Aaron Bianco, a pastoral associate at St. John the Evangelist Catholic Church in the city's University Heights neighborhood, found "no fags" spray-painted on an office wall when he arrived at the church Monday, local TV station KNSD reports.
"I had to step back and kind of get my breath. Just the thought that people are so hateful today," Bianco told the station.
Bianco has been the target of antigay harassment repeatedly for the two years he's been at the church, he said. The Rev. James Martin, a Catholic priest who is a friend of Bianco's and has worked for LGBTQ inclusion in the church, detailed some of the actions in a Tuesday Facebook post.
"Aaron's tires have been slashed; he has received threatening emails (some 60 over the last two months), including death threats; letters on his car have been left, one saying, 'Sodomites not welcome in the church.' One man physically attacked him at the end of Mass, and had to be prevented by other parishioners from hurting him.
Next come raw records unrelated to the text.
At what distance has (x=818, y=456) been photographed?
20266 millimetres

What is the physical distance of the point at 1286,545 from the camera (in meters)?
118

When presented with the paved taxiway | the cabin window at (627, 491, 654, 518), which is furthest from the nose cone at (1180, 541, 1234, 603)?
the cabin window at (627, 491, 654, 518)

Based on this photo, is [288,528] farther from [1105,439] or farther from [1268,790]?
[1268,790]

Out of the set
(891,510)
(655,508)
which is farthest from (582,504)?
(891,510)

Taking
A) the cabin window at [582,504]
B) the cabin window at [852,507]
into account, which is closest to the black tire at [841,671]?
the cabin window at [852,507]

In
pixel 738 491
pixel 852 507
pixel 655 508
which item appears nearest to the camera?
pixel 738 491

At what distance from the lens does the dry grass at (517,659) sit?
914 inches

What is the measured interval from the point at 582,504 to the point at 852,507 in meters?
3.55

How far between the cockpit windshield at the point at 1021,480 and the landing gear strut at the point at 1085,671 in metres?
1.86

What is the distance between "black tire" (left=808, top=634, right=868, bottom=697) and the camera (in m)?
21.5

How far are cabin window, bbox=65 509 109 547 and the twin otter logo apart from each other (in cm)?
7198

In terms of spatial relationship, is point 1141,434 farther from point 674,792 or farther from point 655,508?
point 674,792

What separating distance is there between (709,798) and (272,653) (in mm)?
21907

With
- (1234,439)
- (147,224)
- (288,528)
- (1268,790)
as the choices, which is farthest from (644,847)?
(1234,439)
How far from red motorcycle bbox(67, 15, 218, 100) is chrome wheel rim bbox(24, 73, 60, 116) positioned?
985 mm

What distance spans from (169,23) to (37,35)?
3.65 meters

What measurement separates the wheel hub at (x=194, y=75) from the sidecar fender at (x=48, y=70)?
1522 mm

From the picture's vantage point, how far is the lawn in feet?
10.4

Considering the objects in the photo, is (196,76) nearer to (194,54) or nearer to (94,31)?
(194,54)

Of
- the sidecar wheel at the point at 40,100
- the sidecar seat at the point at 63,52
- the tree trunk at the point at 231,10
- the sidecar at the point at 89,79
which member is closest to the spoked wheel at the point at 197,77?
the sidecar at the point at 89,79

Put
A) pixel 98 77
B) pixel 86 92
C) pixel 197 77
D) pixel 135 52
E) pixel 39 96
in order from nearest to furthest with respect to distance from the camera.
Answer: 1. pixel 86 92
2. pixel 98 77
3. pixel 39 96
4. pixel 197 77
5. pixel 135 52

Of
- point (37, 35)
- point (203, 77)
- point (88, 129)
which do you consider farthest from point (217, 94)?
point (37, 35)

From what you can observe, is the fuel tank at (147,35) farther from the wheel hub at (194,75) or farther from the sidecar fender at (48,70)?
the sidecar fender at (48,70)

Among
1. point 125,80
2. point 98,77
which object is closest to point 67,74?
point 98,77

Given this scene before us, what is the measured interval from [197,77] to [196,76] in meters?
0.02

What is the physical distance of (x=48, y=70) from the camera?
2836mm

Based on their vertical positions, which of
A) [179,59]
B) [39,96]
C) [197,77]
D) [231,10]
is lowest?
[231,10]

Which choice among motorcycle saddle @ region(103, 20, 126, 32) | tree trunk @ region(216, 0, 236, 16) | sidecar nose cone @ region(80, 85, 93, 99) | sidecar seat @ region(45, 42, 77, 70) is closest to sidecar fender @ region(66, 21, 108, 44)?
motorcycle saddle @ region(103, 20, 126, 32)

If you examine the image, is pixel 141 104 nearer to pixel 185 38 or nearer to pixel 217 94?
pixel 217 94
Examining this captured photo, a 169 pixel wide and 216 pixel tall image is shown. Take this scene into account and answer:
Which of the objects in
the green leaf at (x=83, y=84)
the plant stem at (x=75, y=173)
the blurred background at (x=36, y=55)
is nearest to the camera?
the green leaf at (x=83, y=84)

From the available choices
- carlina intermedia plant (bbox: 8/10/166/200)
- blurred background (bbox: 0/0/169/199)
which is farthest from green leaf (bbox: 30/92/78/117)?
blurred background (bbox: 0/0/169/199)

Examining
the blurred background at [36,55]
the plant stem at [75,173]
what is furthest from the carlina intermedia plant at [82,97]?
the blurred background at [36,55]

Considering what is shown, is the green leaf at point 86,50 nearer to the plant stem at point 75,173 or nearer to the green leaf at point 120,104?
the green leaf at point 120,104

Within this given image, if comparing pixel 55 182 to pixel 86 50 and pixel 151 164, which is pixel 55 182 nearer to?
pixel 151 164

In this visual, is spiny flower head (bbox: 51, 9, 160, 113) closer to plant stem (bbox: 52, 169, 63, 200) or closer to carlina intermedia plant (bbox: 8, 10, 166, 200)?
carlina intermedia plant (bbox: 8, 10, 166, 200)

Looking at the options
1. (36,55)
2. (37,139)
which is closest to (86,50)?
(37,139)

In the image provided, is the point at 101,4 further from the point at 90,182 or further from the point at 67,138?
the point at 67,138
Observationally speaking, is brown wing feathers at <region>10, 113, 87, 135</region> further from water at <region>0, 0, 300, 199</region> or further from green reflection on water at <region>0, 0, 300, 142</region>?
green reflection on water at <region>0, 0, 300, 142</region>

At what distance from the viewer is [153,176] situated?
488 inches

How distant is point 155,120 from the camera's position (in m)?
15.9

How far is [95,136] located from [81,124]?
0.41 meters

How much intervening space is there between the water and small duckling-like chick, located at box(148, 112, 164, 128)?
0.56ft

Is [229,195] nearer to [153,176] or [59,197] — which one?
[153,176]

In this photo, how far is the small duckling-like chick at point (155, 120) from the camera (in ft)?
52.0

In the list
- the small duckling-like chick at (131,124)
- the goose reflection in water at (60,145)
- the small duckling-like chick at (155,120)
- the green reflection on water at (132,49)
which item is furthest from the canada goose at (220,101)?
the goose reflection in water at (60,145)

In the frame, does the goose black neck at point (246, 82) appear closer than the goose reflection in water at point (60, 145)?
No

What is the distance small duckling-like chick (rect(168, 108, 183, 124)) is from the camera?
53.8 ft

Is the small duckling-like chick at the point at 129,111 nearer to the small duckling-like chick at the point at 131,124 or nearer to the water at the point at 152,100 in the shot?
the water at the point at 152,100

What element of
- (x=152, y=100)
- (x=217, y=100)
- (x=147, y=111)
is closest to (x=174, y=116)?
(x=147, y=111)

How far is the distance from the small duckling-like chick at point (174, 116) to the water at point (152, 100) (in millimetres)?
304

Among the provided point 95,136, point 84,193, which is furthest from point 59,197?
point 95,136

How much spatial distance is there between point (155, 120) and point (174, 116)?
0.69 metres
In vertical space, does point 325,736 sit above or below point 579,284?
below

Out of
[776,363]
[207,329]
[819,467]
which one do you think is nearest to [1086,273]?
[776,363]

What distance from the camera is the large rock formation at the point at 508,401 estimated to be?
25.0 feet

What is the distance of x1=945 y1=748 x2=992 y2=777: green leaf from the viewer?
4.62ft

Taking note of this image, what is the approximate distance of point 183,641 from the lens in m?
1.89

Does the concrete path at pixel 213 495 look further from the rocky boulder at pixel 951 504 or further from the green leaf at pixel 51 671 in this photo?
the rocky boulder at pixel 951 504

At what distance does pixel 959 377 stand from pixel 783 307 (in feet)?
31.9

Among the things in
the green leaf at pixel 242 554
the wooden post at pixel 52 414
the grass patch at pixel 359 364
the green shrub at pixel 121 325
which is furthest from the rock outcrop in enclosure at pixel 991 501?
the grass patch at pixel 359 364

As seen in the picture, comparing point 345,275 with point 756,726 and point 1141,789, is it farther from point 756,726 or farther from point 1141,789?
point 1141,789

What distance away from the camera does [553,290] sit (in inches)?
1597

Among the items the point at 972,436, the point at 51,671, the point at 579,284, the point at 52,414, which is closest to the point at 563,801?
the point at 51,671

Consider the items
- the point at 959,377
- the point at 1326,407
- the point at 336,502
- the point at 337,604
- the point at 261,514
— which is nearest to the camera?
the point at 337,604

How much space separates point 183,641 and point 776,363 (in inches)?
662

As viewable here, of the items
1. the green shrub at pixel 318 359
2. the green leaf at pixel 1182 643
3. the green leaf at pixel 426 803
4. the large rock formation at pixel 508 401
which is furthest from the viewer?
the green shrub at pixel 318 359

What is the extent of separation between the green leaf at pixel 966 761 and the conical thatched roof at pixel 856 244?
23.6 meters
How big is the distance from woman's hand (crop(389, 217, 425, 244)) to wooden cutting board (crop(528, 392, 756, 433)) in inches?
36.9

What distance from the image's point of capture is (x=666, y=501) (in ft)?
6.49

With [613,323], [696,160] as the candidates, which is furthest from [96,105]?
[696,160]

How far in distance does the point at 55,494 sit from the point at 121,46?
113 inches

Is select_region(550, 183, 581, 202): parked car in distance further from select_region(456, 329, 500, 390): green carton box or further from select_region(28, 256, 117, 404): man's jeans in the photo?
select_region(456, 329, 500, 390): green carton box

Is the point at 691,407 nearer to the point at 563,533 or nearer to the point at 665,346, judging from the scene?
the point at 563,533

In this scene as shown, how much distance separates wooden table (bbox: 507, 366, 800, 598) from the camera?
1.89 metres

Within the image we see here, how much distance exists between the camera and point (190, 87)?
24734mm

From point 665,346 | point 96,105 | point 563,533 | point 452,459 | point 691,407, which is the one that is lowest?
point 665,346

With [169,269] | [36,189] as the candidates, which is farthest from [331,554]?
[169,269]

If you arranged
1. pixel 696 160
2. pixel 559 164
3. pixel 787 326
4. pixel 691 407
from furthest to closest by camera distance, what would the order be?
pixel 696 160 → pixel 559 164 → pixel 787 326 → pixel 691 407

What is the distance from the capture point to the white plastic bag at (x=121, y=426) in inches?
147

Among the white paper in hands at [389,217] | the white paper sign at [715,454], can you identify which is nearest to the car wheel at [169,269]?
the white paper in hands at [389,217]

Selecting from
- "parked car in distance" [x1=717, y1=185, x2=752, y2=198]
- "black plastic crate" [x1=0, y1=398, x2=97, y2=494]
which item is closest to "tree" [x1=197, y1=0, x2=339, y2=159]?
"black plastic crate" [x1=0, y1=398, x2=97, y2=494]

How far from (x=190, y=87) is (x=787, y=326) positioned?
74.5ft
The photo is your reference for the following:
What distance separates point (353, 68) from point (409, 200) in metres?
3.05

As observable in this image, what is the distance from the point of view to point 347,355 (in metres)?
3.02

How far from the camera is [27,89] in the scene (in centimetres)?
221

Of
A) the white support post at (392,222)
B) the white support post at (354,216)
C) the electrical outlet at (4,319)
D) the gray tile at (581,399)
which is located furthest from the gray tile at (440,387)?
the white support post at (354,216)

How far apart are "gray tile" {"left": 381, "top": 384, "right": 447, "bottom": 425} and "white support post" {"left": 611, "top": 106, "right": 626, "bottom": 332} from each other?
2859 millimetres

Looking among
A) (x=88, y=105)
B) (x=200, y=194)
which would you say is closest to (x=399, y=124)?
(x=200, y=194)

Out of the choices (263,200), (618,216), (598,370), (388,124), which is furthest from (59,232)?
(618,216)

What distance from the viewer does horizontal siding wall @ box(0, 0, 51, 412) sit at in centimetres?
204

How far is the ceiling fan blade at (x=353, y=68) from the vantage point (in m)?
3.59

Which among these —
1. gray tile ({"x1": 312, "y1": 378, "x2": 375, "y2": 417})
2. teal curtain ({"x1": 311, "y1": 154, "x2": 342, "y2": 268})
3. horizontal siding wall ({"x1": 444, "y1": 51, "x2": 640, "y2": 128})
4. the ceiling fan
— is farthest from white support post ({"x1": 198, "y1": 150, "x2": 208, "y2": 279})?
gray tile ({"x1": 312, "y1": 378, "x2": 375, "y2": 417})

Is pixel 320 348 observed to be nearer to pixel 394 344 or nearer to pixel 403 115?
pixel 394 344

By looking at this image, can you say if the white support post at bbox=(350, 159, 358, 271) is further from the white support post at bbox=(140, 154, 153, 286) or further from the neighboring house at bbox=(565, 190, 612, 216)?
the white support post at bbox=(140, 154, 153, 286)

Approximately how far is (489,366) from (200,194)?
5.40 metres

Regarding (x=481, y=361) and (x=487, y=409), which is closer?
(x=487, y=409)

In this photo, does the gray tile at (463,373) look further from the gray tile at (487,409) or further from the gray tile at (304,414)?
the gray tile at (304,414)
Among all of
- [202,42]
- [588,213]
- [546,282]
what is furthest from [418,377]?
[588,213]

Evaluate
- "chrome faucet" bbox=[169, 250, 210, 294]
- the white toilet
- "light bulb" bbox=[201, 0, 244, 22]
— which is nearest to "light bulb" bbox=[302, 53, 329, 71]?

This is what hate does, especially the kind of hate whipped up online."
Martin blamed right-wing websites such as Church Militant and LifeSite News for encouraging homophobia.One Church Militant article, for example, accused Bianco and the San Diego diocese of promoting an "LBGT agenda." Another said "faithful Catholics" at Bianco's parish "are suffering persecution by a homosexualist cabal" and that the church is being corrupted. LifeSite News has urged readers to sign a petition calling for Bianco's firing. A far-right Catholic group called the Lepanto Institute has also objected to the parish's employment of Bianco and called Bianco's husband his "sodomitical partner."
These groups and publications deny having anything to do with the attacks on Bianco. Martin did not accuse them of perpetrating the vandalism, however, but rather of creating the climate that led to it.
Pastoral associates in the Roman Catholic Church can be male or female, married or single. This differs from the priesthood, which is open only to men, who are expected to remain celibate. The church does oppose same-sex relationships for anyone. But the St. John the Evangelist parish prides itself on being welcoming and inclusive.
Attacks on the have increased since the release of a Pennsylvania grand jury report on sexual abuse by Catholic clergy, despite the fact that pedophilia bears no relation to homosexuality. The "no fags" graffiti incident marked the first time vandals had left their mark inside the church, KNSD reports. This violation of the church space made Bianco consider leaving his post, but he has decided to stay.
The attackers, he added, are not following the example of Jesus Christ. "Jesus was always welcoming, and even if you believe someone is sinful, Jesus was still sitting with them, eating with them and having a conversation with them," he told the station. "There was never hate involved."